A furious Streeting was due to appear on the morning broadcast media rounds. If the intention was to make him squirm on live television and declare loyalty, this failed.
Instead, he launched a likely fatal blow on McSweeney and reminded every MP what Labour could look like with a star communicator at the helm.
‘I think they have been watching too much Celebrity Traitors,’ he said, referring to the cult television show that has gripped the UK.
‘What’s happened to me overnight is the most unjustified attack on a faithful since Joe Marler was banished in the final.’
With the retail pop culture references out of the way, he took the dagger to McSweeney, accusing him of sexism.
‘I’m afraid this sort of briefing is not unknown in politics. In fact I think about some of the cabinet colleagues who have been briefed against — Angela Rayner, Lucy Powell, Bridget Philipson, Lisa Nandy — at least their picking on one of the blokes this time.’
It was a deadly blow.
Streeting was careful to distinguish the Number 10 briefings from Starmer himself.
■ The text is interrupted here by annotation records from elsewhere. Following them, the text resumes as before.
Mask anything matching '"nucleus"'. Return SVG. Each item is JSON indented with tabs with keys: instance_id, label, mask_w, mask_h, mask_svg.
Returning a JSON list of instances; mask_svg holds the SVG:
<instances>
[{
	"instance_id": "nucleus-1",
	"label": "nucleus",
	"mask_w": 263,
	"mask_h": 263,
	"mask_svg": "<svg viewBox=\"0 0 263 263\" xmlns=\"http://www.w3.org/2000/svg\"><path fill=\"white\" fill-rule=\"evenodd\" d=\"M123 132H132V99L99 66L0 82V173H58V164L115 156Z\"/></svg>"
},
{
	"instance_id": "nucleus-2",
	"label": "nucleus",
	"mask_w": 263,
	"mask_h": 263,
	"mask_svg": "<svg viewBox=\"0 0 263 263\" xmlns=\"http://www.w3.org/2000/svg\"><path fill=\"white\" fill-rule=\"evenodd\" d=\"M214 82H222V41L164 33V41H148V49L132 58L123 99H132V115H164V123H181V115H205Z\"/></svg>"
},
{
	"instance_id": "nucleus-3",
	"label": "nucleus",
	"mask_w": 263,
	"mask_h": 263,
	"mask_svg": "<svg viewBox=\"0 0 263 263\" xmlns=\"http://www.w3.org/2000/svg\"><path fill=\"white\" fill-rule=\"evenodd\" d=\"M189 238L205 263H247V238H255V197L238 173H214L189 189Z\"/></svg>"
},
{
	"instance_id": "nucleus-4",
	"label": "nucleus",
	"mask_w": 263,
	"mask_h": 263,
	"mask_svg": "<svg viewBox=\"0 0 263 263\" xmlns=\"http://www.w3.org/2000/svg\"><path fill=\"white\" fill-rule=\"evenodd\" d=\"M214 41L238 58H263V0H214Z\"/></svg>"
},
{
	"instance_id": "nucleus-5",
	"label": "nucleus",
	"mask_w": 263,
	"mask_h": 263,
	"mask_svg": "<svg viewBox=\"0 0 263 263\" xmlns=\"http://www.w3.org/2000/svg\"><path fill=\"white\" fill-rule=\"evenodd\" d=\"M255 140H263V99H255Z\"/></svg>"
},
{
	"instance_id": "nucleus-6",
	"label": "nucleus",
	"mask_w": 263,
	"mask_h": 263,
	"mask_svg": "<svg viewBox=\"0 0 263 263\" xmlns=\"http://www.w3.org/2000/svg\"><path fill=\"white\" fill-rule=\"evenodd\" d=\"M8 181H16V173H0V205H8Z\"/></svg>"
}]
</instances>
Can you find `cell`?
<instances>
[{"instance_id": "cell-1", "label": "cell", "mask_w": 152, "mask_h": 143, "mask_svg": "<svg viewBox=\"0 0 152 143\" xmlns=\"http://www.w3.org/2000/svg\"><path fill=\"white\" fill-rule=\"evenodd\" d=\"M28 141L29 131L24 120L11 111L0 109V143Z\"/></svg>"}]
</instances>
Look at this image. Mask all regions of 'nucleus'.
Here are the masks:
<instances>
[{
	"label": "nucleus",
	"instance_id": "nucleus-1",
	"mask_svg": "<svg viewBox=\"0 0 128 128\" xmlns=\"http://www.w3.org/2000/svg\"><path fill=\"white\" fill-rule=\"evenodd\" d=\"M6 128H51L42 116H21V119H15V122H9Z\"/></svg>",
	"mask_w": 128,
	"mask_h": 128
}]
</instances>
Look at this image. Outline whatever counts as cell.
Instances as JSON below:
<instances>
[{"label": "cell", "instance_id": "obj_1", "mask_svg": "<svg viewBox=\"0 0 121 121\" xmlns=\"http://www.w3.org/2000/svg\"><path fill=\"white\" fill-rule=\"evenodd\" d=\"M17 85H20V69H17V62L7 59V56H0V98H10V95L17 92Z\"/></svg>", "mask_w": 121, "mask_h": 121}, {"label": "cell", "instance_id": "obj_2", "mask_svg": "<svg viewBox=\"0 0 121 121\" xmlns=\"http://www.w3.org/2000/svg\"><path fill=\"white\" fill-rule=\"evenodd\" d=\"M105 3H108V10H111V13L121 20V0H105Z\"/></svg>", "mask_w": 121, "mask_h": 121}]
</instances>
It made for another improved and steady performance in Prime Minister’s Questions from Opposition Leader Kemi Badenoch.
‘The person responsible for the culture in Number 10 is his chief of staff, Morgan McSweeney. Does the Prime Minister have full confidence in him?’ Badenoch inquired.
‘Morgan McSweeney, my team and I are absolutely focused on delivering for the country. Let me be clear: of course I have never authorised attacks on Cabinet members,’ Starmer said, notably not declaring confidence in his chief aide.
Whether McSweeney departs Starmer’s side now or later is almost irrelevant. Starmer can’t survive without him, and both are marked men.
In attempting to out Streeting’s alleged treachery, all Number 10 achieved was providing the prime minister’s rival with a prime time audition slot, which the health secretary not just survived, but blitzed. And in a way, Starmer has never done when under pressure and put on live television.
As one well-placed Labour insider told Latika Takes: ‘If Keir’s plan was to cut Wes off at the legs, it’s spectacularly backfired. Labour MPs have been impressed at how Wes responded and next May will be looking at how to install him as Prime Minister.’
‘This whole episode has just confirmed, beyond any doubt, for lots of Labour MPs that Keir lacks the political skills, acumen and flair to convince the nation that breaking a central manifesto promise is necessary,’ the insider said.
‘The guy is now more unpopular than Corbyn. It’s just a matter of time now.’
Labour has four years to cauterise its self-inflicted bleeding. Replacing a leader, as the Conservatives and both sides of Australian politics well know, is no guarantee of success.
But Starmer, however well-intentioned, is clearly ill-suited to politics and public communication. A Labour MP who thinks Starmer leads them to the next election is a rare if not endangered species.
And this leadership change matters more than most. Labour loves to despair at former Conservative Prime Minister David Cameron, whose legacy, they say, is losing Europe.
But if left uncorrected, Starmer’s premiership will not be remembered for any achievement but for squandering a huge majority and handing the country to Nigel Farage to lead.
Cameron’s Brexit referendum will look like a misdemeanour in comparison.